Another minor theme of the poem is the tombs. It has been a traditional and religious practice of the
people to build the tomb of pious men. Being metaphysical poet, Donne throws arguments that their
love should also be thought to be fit for the tombs.
The poem builds a perfects plot by the use of symbols and contrasting images.

1. In the first stanza we have gray hair which symbolise old age and death, it is followed by palsy and
gout all representing the negative imagery, which the poet has used purposefully to emphasise his love,
and makes an argument that despite having so many shortcoming, people ignore them all and hit out at
his love, which is the only good thing in him. The second half of the stanza contains positive imagery,
consisting of words like honor, wealth, king which are juxtaposed to the earlier depiction in first few
stanzas to emphasise his point.

2. In the second phase we again have the dreadful imagery of ships being drowned, floods, sighs,
plague, war etc

3. The third stanza poet again continues the negative imagery, fly being one such image and tapers
also suggest a negative and deadly imagery. Eagle symbolises violence and Dove symbolises peace.
Thus by juxtaposing the different images Donne proves his metaphysical metal.

4. Next we have the images of tomb and well wrought Urn, which symbolise piety and famousness.

Goe and Catch a Falling Star - John Donne

Picture

John Donne’s poem ‘Goe and Catch a Falling Star’ can be considered as an antifeminist poem which is
totally different from Courtly Love poetry. In Courtly Love poetry women were considered as very
sophisticated and angelic figures yet this poem brings a very harsh comment on women. Through seven
impossible tasks he brings out the idea of infidelity and fickleness of women. According to the poet
there is a small frequency of having fair and virtuous women in the world. All these impossible tasks
point out the futility of attempting to find a good woman.
In the first stanza he orders to ‘go and catch a falling star.’ Next to have a child after eating a ‘mandrake
roote’ which contains a false belief in Donne’s time. And next another mythical belief which is that
devil’s foot is cleft. Furthermore he challenges the reader to teach him to hear mermaids singing which
is again impossible. As we all know mermaids sea fairies and they were used as mythical figures in
ancient stories.

Second stanza further suggests that a seeker could ‘ride ten thousand days and nights’ till his hair grows
white without finding a true woman. And again in the third stanza he confirms his cynical argument. The
poet accuses all women saying that they lack the ability to remain true to any man.

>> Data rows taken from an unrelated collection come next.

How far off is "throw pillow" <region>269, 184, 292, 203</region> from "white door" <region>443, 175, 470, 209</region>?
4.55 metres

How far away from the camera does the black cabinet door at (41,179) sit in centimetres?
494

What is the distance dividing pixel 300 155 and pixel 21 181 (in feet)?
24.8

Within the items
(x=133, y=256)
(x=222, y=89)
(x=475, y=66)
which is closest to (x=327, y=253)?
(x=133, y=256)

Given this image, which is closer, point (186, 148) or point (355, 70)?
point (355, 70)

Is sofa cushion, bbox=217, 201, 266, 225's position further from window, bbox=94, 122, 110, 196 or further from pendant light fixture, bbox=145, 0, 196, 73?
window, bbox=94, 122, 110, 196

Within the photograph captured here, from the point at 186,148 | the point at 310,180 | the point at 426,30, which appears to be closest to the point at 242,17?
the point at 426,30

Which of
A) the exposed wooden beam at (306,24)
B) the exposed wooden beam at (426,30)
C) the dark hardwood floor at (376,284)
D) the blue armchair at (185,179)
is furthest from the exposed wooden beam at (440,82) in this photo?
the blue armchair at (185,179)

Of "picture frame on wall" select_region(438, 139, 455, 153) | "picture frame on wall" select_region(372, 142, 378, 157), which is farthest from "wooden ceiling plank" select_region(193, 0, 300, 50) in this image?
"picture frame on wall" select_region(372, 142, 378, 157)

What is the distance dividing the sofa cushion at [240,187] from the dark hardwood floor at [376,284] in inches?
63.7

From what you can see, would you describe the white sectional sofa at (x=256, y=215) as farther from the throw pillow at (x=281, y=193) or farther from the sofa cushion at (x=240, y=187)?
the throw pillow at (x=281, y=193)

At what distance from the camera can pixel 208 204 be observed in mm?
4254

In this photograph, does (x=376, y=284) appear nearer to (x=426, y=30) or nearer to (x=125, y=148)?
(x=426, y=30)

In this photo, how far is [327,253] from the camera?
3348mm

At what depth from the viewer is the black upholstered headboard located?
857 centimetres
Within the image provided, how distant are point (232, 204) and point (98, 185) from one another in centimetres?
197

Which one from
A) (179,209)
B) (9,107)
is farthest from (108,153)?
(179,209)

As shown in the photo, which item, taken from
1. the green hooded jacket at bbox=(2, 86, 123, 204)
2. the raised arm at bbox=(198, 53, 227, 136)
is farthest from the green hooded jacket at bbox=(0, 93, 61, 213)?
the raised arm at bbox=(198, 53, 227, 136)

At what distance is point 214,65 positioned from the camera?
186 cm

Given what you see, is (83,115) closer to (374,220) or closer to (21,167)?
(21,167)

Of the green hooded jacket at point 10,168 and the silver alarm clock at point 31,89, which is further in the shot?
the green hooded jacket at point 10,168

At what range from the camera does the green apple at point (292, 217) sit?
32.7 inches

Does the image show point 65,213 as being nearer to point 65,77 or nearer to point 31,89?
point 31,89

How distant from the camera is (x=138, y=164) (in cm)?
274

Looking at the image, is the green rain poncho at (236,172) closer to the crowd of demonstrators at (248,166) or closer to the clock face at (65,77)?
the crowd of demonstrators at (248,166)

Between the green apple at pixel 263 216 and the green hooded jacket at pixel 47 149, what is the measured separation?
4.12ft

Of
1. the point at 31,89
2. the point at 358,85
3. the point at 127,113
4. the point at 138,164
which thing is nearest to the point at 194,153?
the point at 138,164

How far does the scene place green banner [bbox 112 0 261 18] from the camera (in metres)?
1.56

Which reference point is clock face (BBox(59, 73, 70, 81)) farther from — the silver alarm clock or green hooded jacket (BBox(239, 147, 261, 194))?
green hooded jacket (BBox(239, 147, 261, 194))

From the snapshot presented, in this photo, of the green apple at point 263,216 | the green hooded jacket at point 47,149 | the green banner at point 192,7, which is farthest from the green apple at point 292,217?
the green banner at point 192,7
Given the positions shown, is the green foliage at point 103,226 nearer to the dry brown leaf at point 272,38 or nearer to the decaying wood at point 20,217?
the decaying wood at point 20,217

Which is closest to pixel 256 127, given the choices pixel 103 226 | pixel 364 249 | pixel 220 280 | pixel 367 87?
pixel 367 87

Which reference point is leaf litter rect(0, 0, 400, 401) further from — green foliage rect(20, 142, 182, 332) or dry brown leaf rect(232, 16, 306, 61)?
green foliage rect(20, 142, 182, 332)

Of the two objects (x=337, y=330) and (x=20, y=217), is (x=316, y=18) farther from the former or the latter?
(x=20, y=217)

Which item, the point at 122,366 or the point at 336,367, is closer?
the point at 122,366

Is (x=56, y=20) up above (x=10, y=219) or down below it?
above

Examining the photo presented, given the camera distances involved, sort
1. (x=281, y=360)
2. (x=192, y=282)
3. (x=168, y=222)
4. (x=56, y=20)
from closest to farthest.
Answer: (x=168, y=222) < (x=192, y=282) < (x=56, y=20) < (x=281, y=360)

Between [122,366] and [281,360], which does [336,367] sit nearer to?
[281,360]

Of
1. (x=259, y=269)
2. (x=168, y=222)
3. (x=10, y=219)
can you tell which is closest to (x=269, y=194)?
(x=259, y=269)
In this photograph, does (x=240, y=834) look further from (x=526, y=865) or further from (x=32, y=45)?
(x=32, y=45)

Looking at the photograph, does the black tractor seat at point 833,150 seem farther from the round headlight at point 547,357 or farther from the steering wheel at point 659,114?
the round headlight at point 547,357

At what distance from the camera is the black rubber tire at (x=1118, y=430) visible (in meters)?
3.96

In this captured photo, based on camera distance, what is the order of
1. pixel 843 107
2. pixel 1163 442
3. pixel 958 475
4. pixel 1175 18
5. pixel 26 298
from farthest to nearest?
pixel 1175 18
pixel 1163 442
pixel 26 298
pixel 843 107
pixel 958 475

There is a playful
tone in the whole poem with dramatic rhetorical questions. This poem can be viewed as a reaction to
the extreme purity in Courtly Love poetry.

Song: Go and catch a falling star

BY JOHN DONNE

GO and catch a falling star,

Get with child a mandrake root,

Tell me where all past years are,

Or who cleft the devil's foot,

Teach me to hear mermaids singing,

Or to keep off envy's stinging,

And find

What wind

Serves to advance an honest mind.

If thou be'st born to strange sights,

Things invisible to see,

Ride ten thousand days and nights,

Till age snow white hairs on thee,

Thou, when thou return'st, wilt tell me,

All strange wonders that befell thee,


And swear,

No where

Lives a woman true and fair.

If thou find'st one, let me know,

Such a pilgrimage were sweet;

Yet do not, I would not go,

Though at next door we might meet,

Though she were true, when you met her,

And last, till you write your letter,

Yet she

Will be

False, ere I come, to two, or three.